Problem description -
Produce the lines from the one containing "Main picture of 8026 51st Ave NE" through the end of the material exactly as they appear, both ends included, and leave the pictures out.

Data provided -
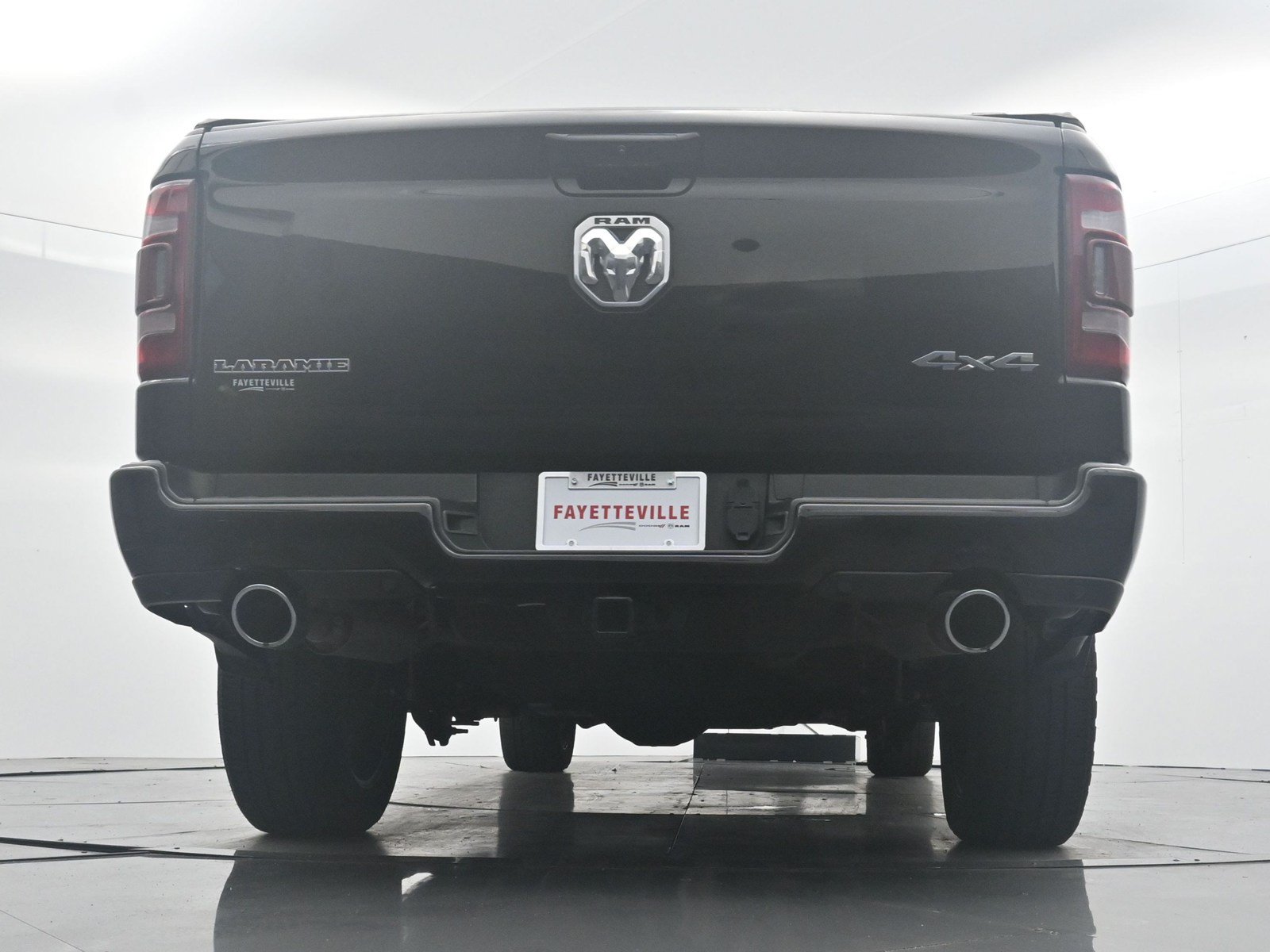 Used 2023 RAM 1500 Laramie AWD/4WD image 29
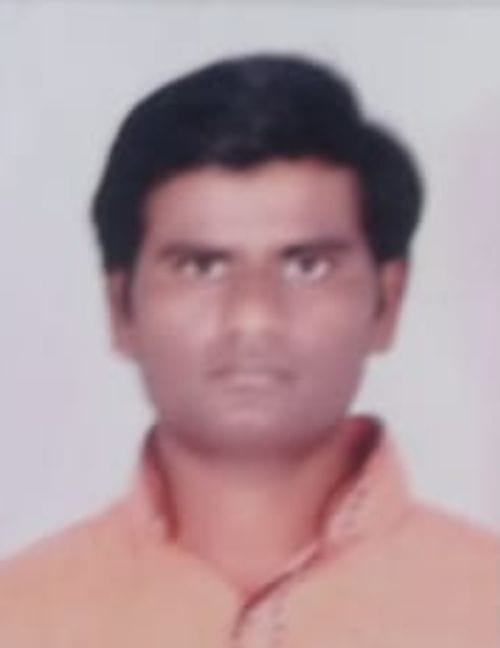 Farmer and laborer died in road accidents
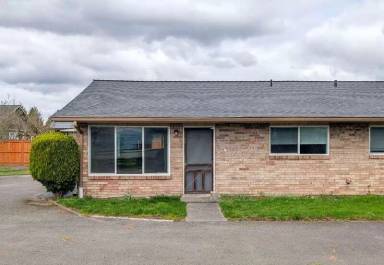 Main picture of 8026 51st Ave NE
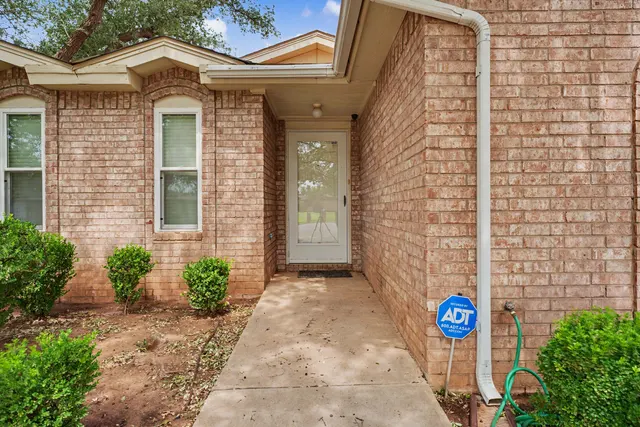 Photo 3 — 1022 Iola Avenue, Lubbock, TX 79416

Solution for this problem -
 Main picture of 8026 51st Ave NE
 Photo 3 — 1022 Iola Avenue, Lubbock, TX 79416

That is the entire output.